[Records for processing — start]

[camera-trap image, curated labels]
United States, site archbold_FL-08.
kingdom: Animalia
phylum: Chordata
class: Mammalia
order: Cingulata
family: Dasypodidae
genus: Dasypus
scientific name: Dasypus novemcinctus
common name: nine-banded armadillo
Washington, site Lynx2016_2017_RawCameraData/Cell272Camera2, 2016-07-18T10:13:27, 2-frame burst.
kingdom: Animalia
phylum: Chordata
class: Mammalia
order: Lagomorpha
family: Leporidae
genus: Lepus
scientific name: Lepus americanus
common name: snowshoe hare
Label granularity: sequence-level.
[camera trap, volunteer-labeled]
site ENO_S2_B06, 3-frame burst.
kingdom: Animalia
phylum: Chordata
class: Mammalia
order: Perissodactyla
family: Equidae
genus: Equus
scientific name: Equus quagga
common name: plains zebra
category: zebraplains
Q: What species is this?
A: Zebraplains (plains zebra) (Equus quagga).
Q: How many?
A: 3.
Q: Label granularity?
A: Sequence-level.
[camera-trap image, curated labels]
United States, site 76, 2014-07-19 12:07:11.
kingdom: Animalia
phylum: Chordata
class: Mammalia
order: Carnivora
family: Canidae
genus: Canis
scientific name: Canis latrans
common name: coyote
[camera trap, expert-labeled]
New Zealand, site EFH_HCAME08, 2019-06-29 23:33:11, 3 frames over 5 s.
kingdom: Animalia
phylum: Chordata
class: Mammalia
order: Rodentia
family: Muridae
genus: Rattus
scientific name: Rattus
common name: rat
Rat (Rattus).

[Records for processing — finish]

**Task prompt:** What you return should match the entries above exactly.

**Answer to this task:**
[camera-trap image, curated labels]
United States, site archbold_FL-08.
kingdom: Animalia
phylum: Chordata
class: Mammalia
order: Cingulata
family: Dasypodidae
genus: Dasypus
scientific name: Dasypus novemcinctus
common name: nine-banded armadillo
Washington, site Lynx2016_2017_RawCameraData/Cell272Camera2, 2016-07-18T10:13:27, 2-frame burst.
kingdom: Animalia
phylum: Chordata
class: Mammalia
order: Lagomorpha
family: Leporidae
genus: Lepus
scientific name: Lepus americanus
common name: snowshoe hare
Label granularity: sequence-level.
[camera trap, volunteer-labeled]
site ENO_S2_B06, 3-frame burst.
kingdom: Animalia
phylum: Chordata
class: Mammalia
order: Perissodactyla
family: Equidae
genus: Equus
scientific name: Equus quagga
common name: plains zebra
category: zebraplains
Q: What species is this?
A: Zebraplains (plains zebra) (Equus quagga).
Q: How many?
A: 3.
Q: Label granularity?
A: Sequence-level.
[camera-trap image, curated labels]
United States, site 76, 2014-07-19 12:07:11.
kingdom: Animalia
phylum: Chordata
class: Mammalia
order: Carnivora
family: Canidae
genus: Canis
scientific name: Canis latrans
common name: coyote
[camera trap, expert-labeled]
New Zealand, site EFH_HCAME08, 2019-06-29 23:33:11, 3 frames over 5 s.
kingdom: Animalia
phylum: Chordata
class: Mammalia
order: Rodentia
family: Muridae
genus: Rattus
scientific name: Rattus
common name: rat
Rat (Rattus).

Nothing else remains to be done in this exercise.